Larson doesn’t buy it. For one thing, he says, felines can be every bit as docile as their canine counterparts. “You will easily find cats that are more affectionate than dogs, more seeking of human affection.” He also notes that cats have undergone a remarkable behavioral transformation since first entering human society. As opposed to their ancestor, the wildcat, which the naturalist H.C. Brooke once described as “probably the least amenable of all living creatures,” house cats are “love sponges,” as Ernest Hemingway called them—purring balls of fur more interested in curling up on your lap than in ripping your eyes out. Scientists even suspect cats have evolved particular purrs and meows that they use to communicate with human beings. (Their intelligence may have evolved as well, though this is hard to prove because cats make terrible research subjects.)

As for the genetic signatures of domesticity, Larson chalks up the differences between dogs and cats to the intense breeding of dogs that has happened in the past 150 years, not to any fundamental differences in domestication. All this talk of semidomestication, he says, simply dredges up centuries-old stereotypes of cats as peculiar beings. “We don’t like loners,” he says. “We see a lot more of ourselves in dogs.”

So are cats wild or domestic? Let me tell you one more story about Jasper. Over Thanksgiving, our family (including our two cats) drove to my wife’s parents’ house. My sister-in-law’s clan was there as well, with her two boys, 2 and 5 years old. One morning, we were all hanging out in the basement: my kids squealing as an electric train screeched along a metal track, their cousins racing their bikes around the room, and the adults shouting a conversation over the bedlam. Jasper sat on a couch in the corner, stared at us calmly for a while, then fell asleep.

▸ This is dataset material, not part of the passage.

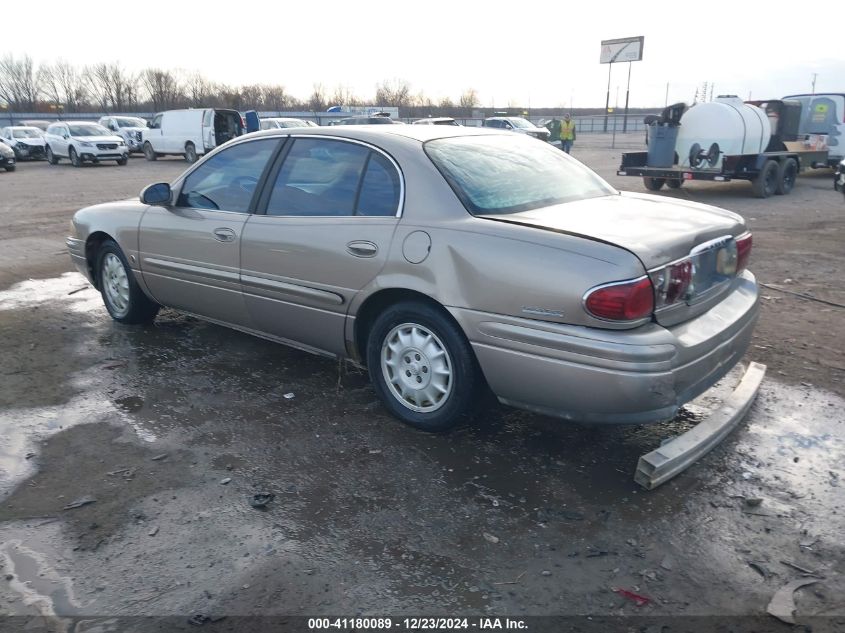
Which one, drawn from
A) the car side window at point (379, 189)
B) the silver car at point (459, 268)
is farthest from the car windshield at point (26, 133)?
the car side window at point (379, 189)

Cats are descended from some of the world’s most fearsome predators. They can be aloof and mysterious, and when they go outside they blend into the savage world around them, stalking, growling, and leaping—their eyes wide, their ears back, their teeth bared. They are the kings of their backyard jungles. Yet they give it all up to be with us—a loud, erratic, and sometimes incomprehensible species. When they cross our thresholds, the beast fades away. They tame us, and they are tamed by us. Cats may have retained a bit of their wild ancestry, but they always come home.